The app helps couples to improve communication, bringing them closer together and helping build their ability to resolve issues. The topic in the app called ‘How to listen so your partner feels heard’ explains why it’s important not to second-guess what our partners are thinking, and outlines three techniques for couples to practise to improve their listening skills.
Kate Thompson, couple psychotherapist at Tavistock Relationships, explains:
“Couples are often so overwhelmed with depression and anxiety about the state of their relationship, they are not free to listen to their partner. What their partner is saying is drowned out by their critical ‘internal’ monologue.
“Communication breakdown is one of the most common symptoms that couples present with at Tavistock Relationships. Stress and anxiety are the enemy of being able to emotionally connect with a loved one.
Couples who have enough energy and are brave enough to try something new, are amazed at the profound changes that can be triggered in trying a simple communication exercise together.
“Couples who have enough energy and are brave enough to try something new, are amazed at the profound changes that can be triggered in trying a simple communication exercise together.”
Invite your partner to choose a subject that is not overladen with feeling, and not part of an ongoing battle between you. Ask your partner to speak for a few minutes about this subject. Tell your partner that during this time you will not make any comment about it or respond in any way, other than to summarise back to them what they have said.

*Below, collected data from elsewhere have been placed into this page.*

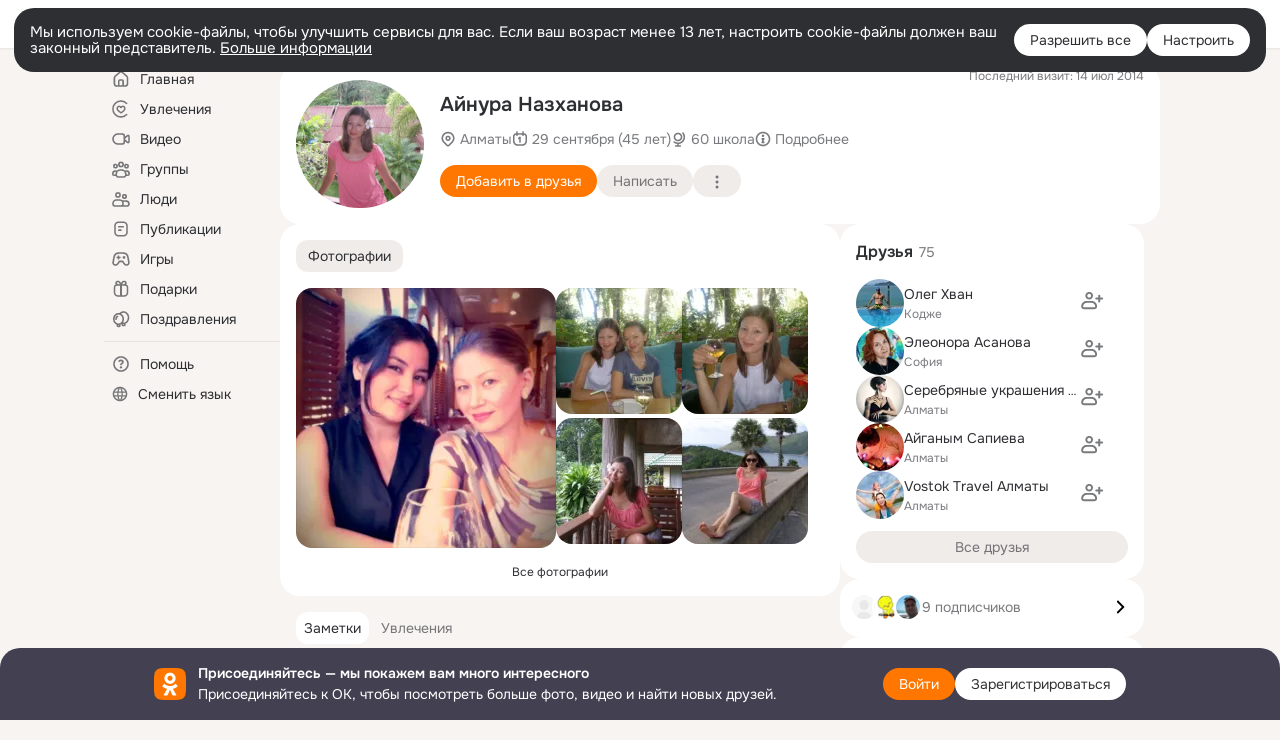

--- FILE ---
content_type: application/javascript; charset=utf-8
request_url: https://st-ok.cdn-vk.ru/res/js/TimespentTrackerTypes_h0xnpf70.js
body_size: 163
content:
define([],function(){
var S = {};"use strict";var O=function(E){E["FEED"]="FEED";E["GAMES"]="GAMES";E["VIDEOS"]="VIDEOS";E["HOBBY"]="HOBBY";E["MESSAGES"]="MESSAGES";E["OTHER"]="OTHER";E["PLAYER"]="PLAYER";return E}(O||{});var n=function(E){E[E["FEED"]=32]="FEED";E[E["GAMES"]=34]="GAMES";E[E["VIDEOS"]=33]="VIDEOS";E[E["HOBBY"]=79]="HOBBY";E[E["MESSAGES"]=37]="MESSAGES";E[E["OTHER"]=36]="OTHER";E[E["PLAYER"]=35]="PLAYER";return E}(n||{});S.ActivityId=n;S.ActivityType=O
return S;
});
//# sourceMappingURL=TimespentTrackerTypes_h0xnpf70.js.map


--- FILE ---
content_type: application/javascript; charset=utf-8
request_url: https://st-ok.cdn-vk.ru/res/js/_DataNull_dr5we6fp.js
body_size: 74
content:
define([],function(){
var t = {};"use strict";function l(n,c){if(!(n instanceof c)){throw new TypeError("Cannot call a class as a function")}}var a=function n(){l(this,n)};a.NULL=new a;var e=a;t.BannerDataNull=e
return t;
});
//# sourceMappingURL=_DataNull_dr5we6fp.js.map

Once you have summarised what your partner has said, ask them whether they feel that they have been heard properly. Although this kind of activity can feel artificial to begin with, it's often the case that the awkwardness wears off after a while, and it all begins to feel much more natural.
With this technique, the listener gives the speaker an experience not just of having been heard, but having been listened to in an emotionally attuned way. This requires the listener to distinguish between their own feelings and those of the speaker – something which might seem simple in theory, but which can be difficult in practice.

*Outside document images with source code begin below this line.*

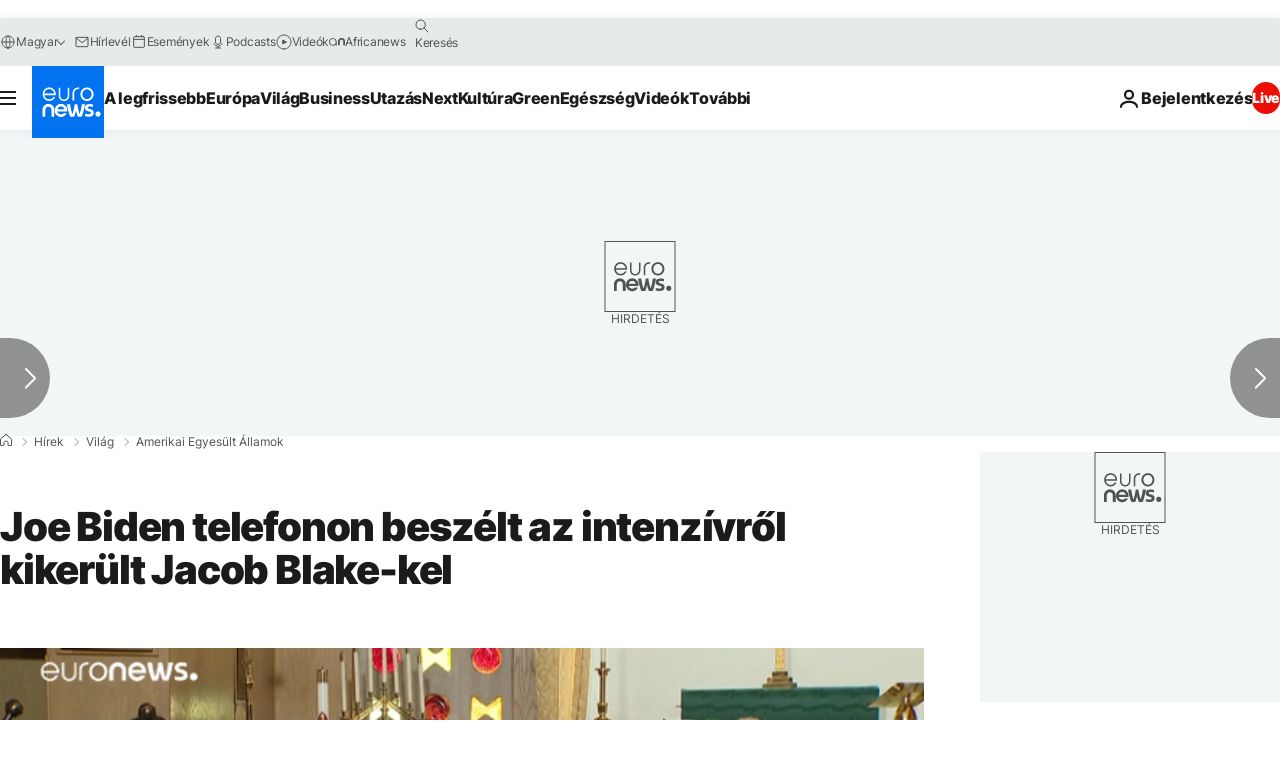

--- FILE ---
content_type: application/javascript
request_url: https://ml314.com/utsync.ashx?pub=&adv=&et=0&eid=84280&ct=js&pi=&fp=&clid=&if=0&ps=&cl=&mlt=&data=&&cp=https%3A%2F%2Fhu.euronews.com%2F2020%2F09%2F04%2Fjoe-biden-telefonon-beszelt-az-intenzivrol-kikerult-jacob-blake-kel&pv=1768991644092_5bki7uiqz&bl=en-us@posix&cb=4087854&return=&ht=&d=&dc=&si=1768991644092_5bki7uiqz&cid=&s=1280x720&rp=&v=2.8.0.252
body_size: 731
content:
_ml.setFPI('3658459919374352413');_ml.syncCallback({"es":true,"ds":true});_ml.processTag({ url: 'https://dpm.demdex.net/ibs:dpid=22052&dpuuid=3658459919374352413&redir=', type: 'img' });
_ml.processTag({ url: 'https://idsync.rlcdn.com/395886.gif?partner_uid=3658459919374352413', type: 'img' });
_ml.processTag({ url: 'https://match.adsrvr.org/track/cmf/generic?ttd_pid=d0tro1j&ttd_tpi=1', type: 'img' });
_ml.processTag({ url: 'https://ib.adnxs.com/getuid?https://ml314.com/csync.ashx%3Ffp=$UID%26person_id=3658459919374352413%26eid=2', type: 'img' });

For example: “I can hear you were really angry when I invited my mother over without consulting you first.” Or: "I hadn't appreciated quite how much you had been looking forward to the holiday."
Ask your partner to add to their summary of what you said to them, their understanding of what you might be feeling. Then ask your partner to see things from your perspective - how might it feel to experience the things which you have described?
It is important, as before, not to interrupt each other, although this time the activity includes commenting briefly in ways that convey an appreciation of what you or your partner is feeling.
Validating requires the listener to show an appreciation of the speaker’s position, without necessarily agreeing with it. For example: “I can see why you were upset and angry with me for inviting my mother over without consulting you first”.
When you use validation, you convey to your partner that you have acknowledged and heard their point of view, even though you may have your own perspective on it.
When you use validation, you convey to your partner that you have acknowledged and heard their point of view, even though you may have your own perspective on it. It can help your partner understand that you accept their feelings and viewpoints, without necessarily feeling the same way.
Ask your partner to add to their reflective comments by conveying an acceptance and endorsement of what you have been feeling. And also, of course, do the same for your partner in return.
Again, doing this activity may feel awkward. It might also feel that you're being expected to agree with your partner, even though in this instance you do not. But validation is different from agreement - by validating what your partner is feeling, you are telling them that their feelings are understandable in their situation.